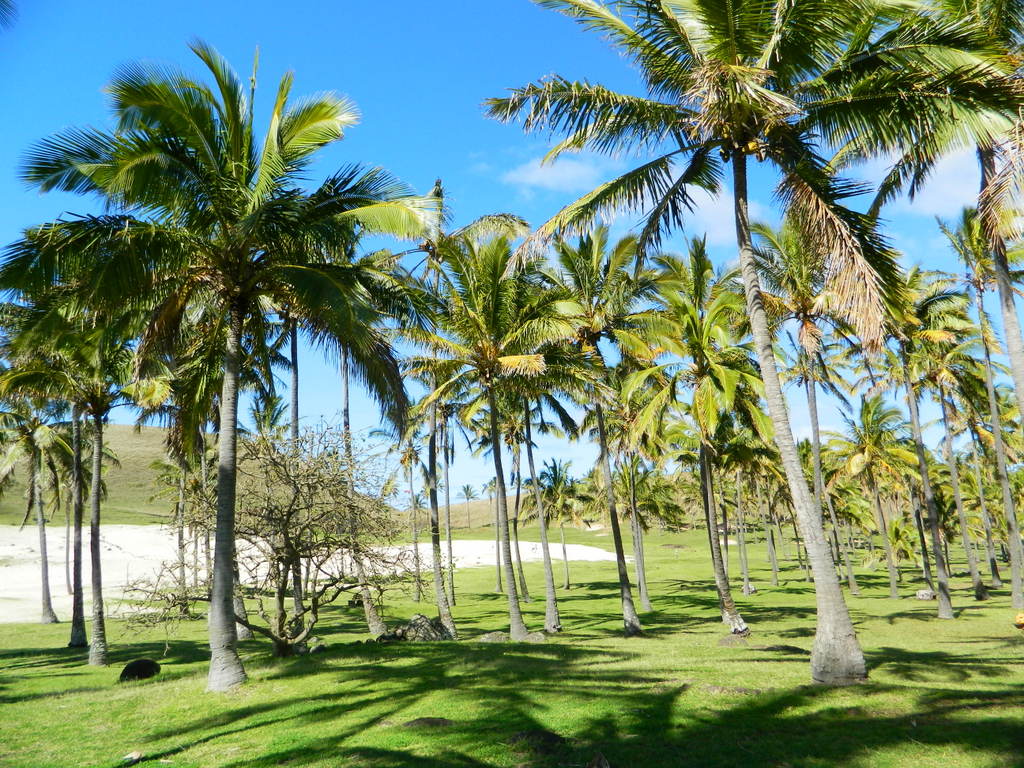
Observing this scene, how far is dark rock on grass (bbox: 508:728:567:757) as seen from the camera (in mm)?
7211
================================
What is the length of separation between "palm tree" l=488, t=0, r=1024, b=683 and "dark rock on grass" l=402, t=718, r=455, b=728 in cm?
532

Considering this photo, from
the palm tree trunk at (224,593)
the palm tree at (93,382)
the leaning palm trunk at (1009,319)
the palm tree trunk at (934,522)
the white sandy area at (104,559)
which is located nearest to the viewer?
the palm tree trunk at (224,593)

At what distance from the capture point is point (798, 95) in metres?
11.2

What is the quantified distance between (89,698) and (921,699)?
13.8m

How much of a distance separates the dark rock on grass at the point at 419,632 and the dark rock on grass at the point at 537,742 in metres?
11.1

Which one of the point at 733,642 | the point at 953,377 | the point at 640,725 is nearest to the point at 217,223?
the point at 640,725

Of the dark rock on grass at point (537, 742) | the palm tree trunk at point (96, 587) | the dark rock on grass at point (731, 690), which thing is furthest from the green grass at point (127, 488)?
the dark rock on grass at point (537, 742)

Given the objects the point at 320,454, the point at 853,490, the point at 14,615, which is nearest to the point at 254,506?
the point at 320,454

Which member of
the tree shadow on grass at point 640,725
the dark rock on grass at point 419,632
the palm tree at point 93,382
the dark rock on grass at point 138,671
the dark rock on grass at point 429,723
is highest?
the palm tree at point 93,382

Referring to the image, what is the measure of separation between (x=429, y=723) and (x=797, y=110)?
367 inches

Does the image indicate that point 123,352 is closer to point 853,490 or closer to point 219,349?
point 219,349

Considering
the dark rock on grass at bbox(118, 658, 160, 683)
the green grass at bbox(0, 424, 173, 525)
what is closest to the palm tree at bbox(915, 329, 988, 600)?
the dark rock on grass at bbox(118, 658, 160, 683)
================================
_AIM_. From the records above, extract every line that contains the word "nearest" and copy each one unchanged.

_RESPONSE_.
which is located nearest to the viewer?
Which one of the point at 733,642 | the point at 953,377 | the point at 640,725 is nearest to the point at 217,223?
Given the objects the point at 320,454, the point at 853,490, the point at 14,615, which is nearest to the point at 254,506?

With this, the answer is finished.